REVIEWED BY MARVIN LACHMAN:

ARTHUR B. REEVE – The Ear in the Wall. Hearst’s International, hardcover, 1916. Wildside Press, softcover, 2014.

   A successful but now nearly forgotten mystery writer is Arthur B. Reeve, whose Craig Kennedy, “the American Sherlock Holmes,” was once enormously popular in magazines, books, and movie adaptations. A recent reading of The Ear in the Wall shows how dated Reeve is, though nostalgia is still a reason to read him. (I am not recommending a steady diet, however.)

   Many of his attitudes, too, bespeak the bigotry of their time and would be unacceptable today. Likewise the use of “white slavery” as an important plot device.

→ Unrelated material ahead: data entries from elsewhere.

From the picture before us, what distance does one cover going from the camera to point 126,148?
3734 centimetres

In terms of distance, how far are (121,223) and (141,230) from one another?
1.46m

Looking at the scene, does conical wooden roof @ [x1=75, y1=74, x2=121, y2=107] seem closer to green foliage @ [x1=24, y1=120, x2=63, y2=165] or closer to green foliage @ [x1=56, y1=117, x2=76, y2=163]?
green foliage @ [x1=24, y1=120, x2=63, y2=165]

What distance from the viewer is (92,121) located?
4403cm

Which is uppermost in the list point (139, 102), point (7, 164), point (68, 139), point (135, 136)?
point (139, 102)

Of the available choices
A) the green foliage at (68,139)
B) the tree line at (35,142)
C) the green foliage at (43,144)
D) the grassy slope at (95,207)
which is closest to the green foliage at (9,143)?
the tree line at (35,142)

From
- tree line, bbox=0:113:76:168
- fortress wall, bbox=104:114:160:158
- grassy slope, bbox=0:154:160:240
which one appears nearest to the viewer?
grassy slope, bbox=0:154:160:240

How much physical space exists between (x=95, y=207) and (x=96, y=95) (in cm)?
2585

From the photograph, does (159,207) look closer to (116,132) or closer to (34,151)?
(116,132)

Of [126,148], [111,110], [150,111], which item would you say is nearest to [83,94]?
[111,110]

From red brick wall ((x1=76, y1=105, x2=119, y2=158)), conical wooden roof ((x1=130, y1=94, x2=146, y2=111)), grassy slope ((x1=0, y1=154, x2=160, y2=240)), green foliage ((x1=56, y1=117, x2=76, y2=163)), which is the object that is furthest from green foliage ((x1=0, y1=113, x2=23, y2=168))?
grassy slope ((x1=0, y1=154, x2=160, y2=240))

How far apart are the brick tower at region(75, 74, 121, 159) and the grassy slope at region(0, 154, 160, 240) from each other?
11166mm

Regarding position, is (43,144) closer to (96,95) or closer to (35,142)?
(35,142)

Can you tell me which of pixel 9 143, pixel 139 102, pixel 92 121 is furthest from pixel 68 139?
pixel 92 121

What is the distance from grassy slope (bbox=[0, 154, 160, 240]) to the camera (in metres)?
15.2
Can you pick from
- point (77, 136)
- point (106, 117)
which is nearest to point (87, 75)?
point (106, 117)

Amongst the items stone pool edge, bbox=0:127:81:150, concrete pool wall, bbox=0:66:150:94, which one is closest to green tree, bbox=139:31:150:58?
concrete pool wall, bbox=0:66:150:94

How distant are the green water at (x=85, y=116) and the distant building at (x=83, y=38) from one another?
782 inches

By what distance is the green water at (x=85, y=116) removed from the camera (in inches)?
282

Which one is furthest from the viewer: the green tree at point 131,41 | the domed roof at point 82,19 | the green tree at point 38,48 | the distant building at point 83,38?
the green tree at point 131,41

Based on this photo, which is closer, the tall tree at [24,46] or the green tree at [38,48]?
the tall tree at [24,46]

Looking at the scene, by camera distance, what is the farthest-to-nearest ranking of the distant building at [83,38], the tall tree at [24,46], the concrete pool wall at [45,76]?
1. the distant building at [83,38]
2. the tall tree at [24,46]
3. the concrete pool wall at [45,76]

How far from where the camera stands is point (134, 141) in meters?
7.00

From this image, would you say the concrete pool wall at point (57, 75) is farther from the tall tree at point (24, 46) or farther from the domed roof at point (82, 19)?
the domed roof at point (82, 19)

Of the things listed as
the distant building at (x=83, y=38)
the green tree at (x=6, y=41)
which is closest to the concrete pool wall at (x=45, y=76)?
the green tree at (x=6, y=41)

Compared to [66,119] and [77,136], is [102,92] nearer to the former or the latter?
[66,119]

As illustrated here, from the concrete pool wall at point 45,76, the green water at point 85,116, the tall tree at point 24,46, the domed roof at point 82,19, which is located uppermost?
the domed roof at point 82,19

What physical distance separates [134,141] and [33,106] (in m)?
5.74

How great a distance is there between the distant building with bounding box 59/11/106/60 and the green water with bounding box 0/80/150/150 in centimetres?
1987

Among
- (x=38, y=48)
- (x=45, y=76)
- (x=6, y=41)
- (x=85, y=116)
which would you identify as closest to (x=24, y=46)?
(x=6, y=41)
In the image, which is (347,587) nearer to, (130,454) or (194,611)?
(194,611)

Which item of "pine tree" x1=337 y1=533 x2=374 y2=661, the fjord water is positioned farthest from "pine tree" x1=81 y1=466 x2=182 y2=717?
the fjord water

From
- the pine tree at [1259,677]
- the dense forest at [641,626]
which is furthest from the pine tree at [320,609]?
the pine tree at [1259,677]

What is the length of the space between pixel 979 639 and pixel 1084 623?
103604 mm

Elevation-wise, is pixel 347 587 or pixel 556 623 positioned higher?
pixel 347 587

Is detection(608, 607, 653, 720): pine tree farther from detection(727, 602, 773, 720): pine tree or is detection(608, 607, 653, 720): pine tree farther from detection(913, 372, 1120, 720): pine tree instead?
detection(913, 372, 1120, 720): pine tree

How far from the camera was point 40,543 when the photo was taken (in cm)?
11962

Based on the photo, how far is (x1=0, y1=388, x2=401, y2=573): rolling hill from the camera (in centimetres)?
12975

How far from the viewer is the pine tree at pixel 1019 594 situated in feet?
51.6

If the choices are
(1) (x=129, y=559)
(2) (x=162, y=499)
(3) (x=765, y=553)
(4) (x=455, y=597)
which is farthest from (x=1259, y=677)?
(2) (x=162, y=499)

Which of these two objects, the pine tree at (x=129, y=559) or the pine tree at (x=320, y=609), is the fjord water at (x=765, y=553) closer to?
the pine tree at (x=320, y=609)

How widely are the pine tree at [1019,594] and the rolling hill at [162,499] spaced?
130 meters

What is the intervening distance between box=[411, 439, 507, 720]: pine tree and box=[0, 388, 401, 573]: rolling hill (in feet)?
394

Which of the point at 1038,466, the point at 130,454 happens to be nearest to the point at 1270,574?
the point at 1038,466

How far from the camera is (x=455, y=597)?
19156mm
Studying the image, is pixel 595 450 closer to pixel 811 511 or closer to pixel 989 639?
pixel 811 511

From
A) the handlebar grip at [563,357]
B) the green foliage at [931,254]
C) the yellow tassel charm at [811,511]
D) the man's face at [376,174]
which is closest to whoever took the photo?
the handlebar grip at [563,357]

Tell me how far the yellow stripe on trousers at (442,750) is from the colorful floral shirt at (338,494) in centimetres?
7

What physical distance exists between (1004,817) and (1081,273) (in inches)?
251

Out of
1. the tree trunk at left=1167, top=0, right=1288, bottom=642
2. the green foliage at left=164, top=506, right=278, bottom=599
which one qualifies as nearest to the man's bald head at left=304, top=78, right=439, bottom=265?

Among the criminals are those with wonderful, if archaic, names like “Dopey Jack” Rubano and “Ike the Dropper.” Then there are such gems of dialogue as You libertine!”

   Kennedy’s popularity was based on Reeve’s use of scientific inventions, some real and some imaginary, albeit plausible. Here, there are bugging devices like the “detectaphone,” as well as machines for identification, such as the vocaphone to provide “fingerprints of the human voice.” There are tools to identify typewriting, special cameras, and new blood tests, all part of “the warfare of science against crime which he [Kennedy] had been waging.”

   If Holmes had Irene Adler, Reeve has provided Kennedy with his version of THE Woman, though also without romance. On this case, Craig Kennedy works with a female detective, Clare Kendall. Reeve refers to her as the “new woman,” while calling Kennedy “the new man.” Also, notice the similarity of their names. When Clare goes willingly into danger, Kennedy calls her “one of the gamest girls I ever knew.” Kennedy then reassures his Watson, Walter Jameson, “Don’t worry, my boy. She’s not of the marrying kind, any more than I am.”

— Reprinted from The MYSTERY FANcier,
       Vol. 13, No. 2, Spring 1991. (slightly revised and shortened).

THE CASE OF THE BLACK PARROT. Warner Brothers, 1941. William Lundigan, Maris Wrixon, Eddie Foy Jr., Paul Cavanagh, Luli Deste, Charles Waldron, Ernie Stanton. Based on the novel The Mystery of the Boule Cabinet, by Burton Stevenson. (Dodd Mead, 1912, but available online here.) Director: Noel M. Smith.

   I was disappointed with this one, beginning with the title, which I found misleading, though I suppose there’s no really good reason why I should have. For some reason, though, I was expecting a detective film with more of an exotic flavor than The Case of the Black Parrot turned out to be, something along the lines of a sinister Oriental thriller, perhaps, or even a case for a Charlie Chan wannabe that I hadn’t seen before.

   But no, this is a movie about a piece of furniture, a Boule cabinet, to be precise, and the Black Parrot is merely a criminal mastermind, albeit a notorious one. To quote from the movie itself:

    “Black because he’s a criminal, parrot because he imitates things, copies them … paintings, furniture, signatures.”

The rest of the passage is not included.